As I sit riverside in Canada, I wonder why life can't always be this gentle and calm. In stark contrast is the other 51 weeks of the year spent weaving through foot traffic at subway stations, adhering to strict deadlines and frazzled by slowpokes. I thrive off chaos but welcome the serenity when it comes.
I love to go for long walks - partially because I'm nursing a foot injury and can't go for substantial runs anymore - but really because it allows for me to saunter. It reminds me of one day during my freshman fall at Carnegie Mellon. Professor Dr. Scott Sandage didn't show up for class but instead left some form of: "Class won't happen today. But, I ask that you use this time wisely and go saunter" on the blackboard. For this reason, "saunter" has become one of my favorite and most-used words.
To saunter is to walk in a slow, relaxed manner without worry or effort. To Henry David Thoreau, it's much more complicated yet paradoxically simpler than that. To him, it's "the art of walking." The word saunterer can derive from "sainte-terrer," which means a holy leader (someone in search of the holy land) or perhaps, from "sans terre" which means without land or home. Both hit at the notion that those who understand the art of walking have no particular home because everywhere is equally hospitable.
So back in Pittsburgh, during the next meeting, my classmates and I were asked what we learned during our sauntering sessions. Did we notice the bas-relief of Benjamin Franklin on the building we pass every single day? No. Did we hear the birds chirping when otherwise we would only notice students bustling on their way to class? Did we smell the fresh cut grass? Or run our fingers along the uneven surface of the bench that overlooks the tennis courts? Did we even use that time to saunter or did we just go back to the dorms to sleep?

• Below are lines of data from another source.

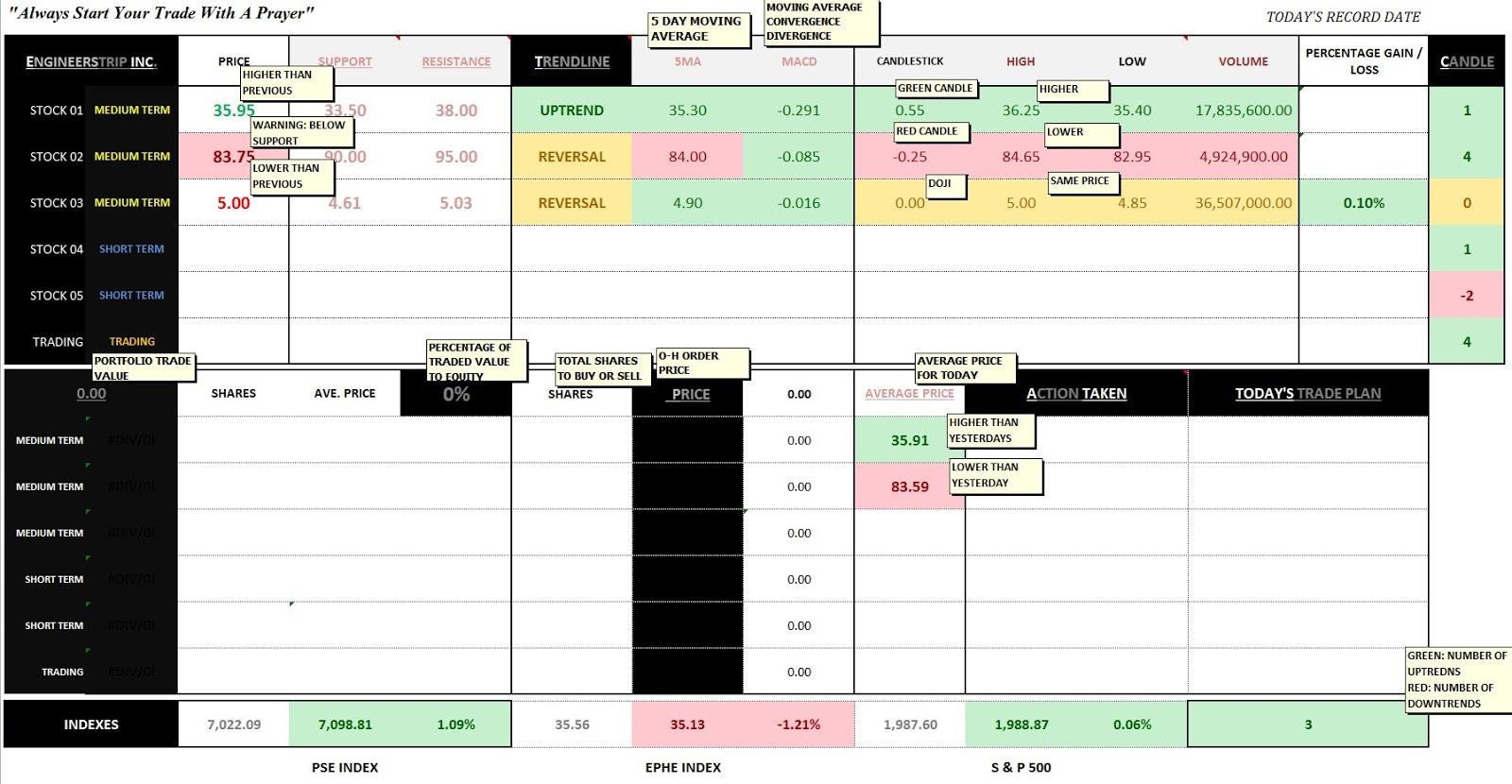 Tag binary option prediction indicator free download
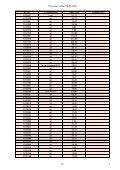 Розничные цены с 01-05-2010 Примечание 87 1 - Page 3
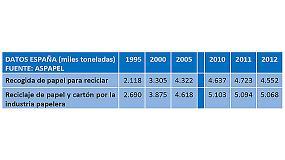 Fotografia de Espanya recicla m�s de 5 milions de tones de paper i cartr� en 2012
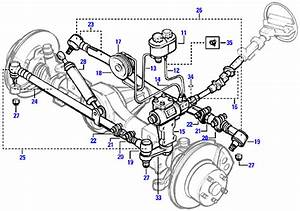 Land Rover Steering  U0026 Suspension Shakes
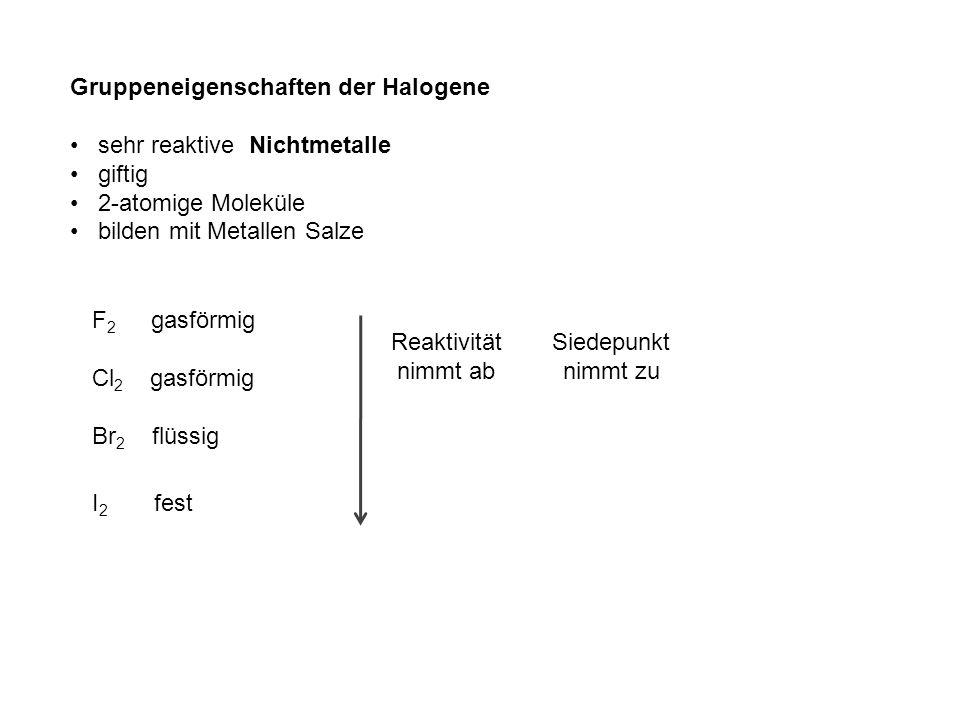 Gruppeneigenschaften der Halogene sehr reaktive Nichtmetalle giftig 2-atomige Moleküle bilden mit Metallen Salze F 2 gasförmig Cl 2 gasförmig Br 2 flüssig I 2 fest Reaktivität nimmt ab Siedepunkt nimmt zu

After reading Thoreau's "Walden Pond" and Ralph Waldo Emerson's "Self-Reliance," I became fascinated by their ever-present thoughtfulness and introspective nature. I began to make it a priority to view the world through their eyes and march to the beat of their drummer.
When you stop for a moment, and truly take in your surroundings, you realize how much of life you're missing. It's a sad (initially) but then an uplifting realization. I often get so absorbed by my environment and trapped in my own head that I ignore the senses and what they are trying to tell me. Once you start to acknowledge their power and the influence they have on your life, it opens up so many more opportunities.
Not only can nature be reinvigorating, revitalizing, refreshing, it encourages self-analysis and provides opportunity to evaluate everything in life. When you take the time to take in your surroundings, time seems to slow. Your heart rate begins to drop. Your breathing gets deeper. Your thoughts become more insightful, more appreciative. I can only equate it to the instant gratification after long withdrawal, that sigh of relief, that shot of euphoria.